Rodgers Elf spielt zögerlich, kraftlos, hinten extrem offen und nach vorne mit vielen langen, unsauberen Bällen auf Stoßstürmer Benteke. Der durchschnittliche Ballbesitzanteil ist seit 2012 kontinuierlich zurück gegangen und im laufenden Spieljahr auf 49,8 Prozent geschrumpft. (Quelle: Fox Sports)

"Wir sahen in Manchester wie ein Team aus, das seine Identität verloren hat", schrieb der ehemalige Liverpool-Stürmer John Aldridge in seiner Kolumne im Liverpool Echo. "Ich bin nicht sicher, was dort der Plan war. Viele Fans sind verärgert und der Druck auf den Trainer wächst."

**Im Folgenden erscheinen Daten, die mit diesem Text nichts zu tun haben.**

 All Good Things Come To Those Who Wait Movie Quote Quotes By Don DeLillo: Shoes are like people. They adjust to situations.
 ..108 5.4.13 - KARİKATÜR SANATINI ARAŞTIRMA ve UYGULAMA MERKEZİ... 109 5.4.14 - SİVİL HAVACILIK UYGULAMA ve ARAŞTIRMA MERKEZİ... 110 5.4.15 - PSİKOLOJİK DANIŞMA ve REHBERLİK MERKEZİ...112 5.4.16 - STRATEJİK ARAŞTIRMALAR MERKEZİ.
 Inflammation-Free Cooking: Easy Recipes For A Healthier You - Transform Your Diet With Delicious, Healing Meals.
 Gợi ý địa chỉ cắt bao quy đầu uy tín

Vor diesem Hintergrund mutet es zunächst merkwürdig an, dass der zu schlecht getarntem Eigenlob neigende Coach beim Auftakt der Europa-League-Gruppenphase in Bordeaux auf sechs Stammspieler verzichtet. (Die UEFA Europa League LIVE im TV auf SPORT1, LIVE in unserem Sportradio SPORT1.fm, im Livestream und im LIVETICKER).

Benteke, Martin Skrtel, Dejan Lovren, James Milner, Lucas Leiva und Nathaniel Clyne blieben zu Hause; dafür kamen die Nachwuchsspieler Jordan Rossiter, Connor Randall, Cameron Brannagan und Dan Cleary mit nach Frankreich, sowie der wiedergenesene Spielmacher Philippe Coutinho.

Rodgers spekuliert darauf, auch so gegen die Elf von Bayern Münchens Halbfeldflanken-Legende Willy Sagnol bestehen zu können. Das Heimspiel gegen Norwich am Sonntag hat Priorität, da der vierte Platz dank der Schwäche der Konkurrenz noch in Reichweite ist. Eine dritte Niederlage in Folge allerdings würde Rodgers an den Rand des Abgrunds drängen, auch, weil mit Klopp der erklärte Wunschtrainer der Fans als Nachfolger zur Verfügung steht.

Die amerikanischen Eigentümer hatten in der Vergangenheit bereits zwei Mal Kontakt mit dem Ex-Dortmund-Coach aufgenommen. Bevor sie Rodgers eine neuerliche Saison des Übergangs gewähren, und der schon von Haus aus wenig lebensfrohe Gerrard noch mehr verzweifelt, greifen sie wahrscheinlich lieber ein drittes Mal zum Telefon.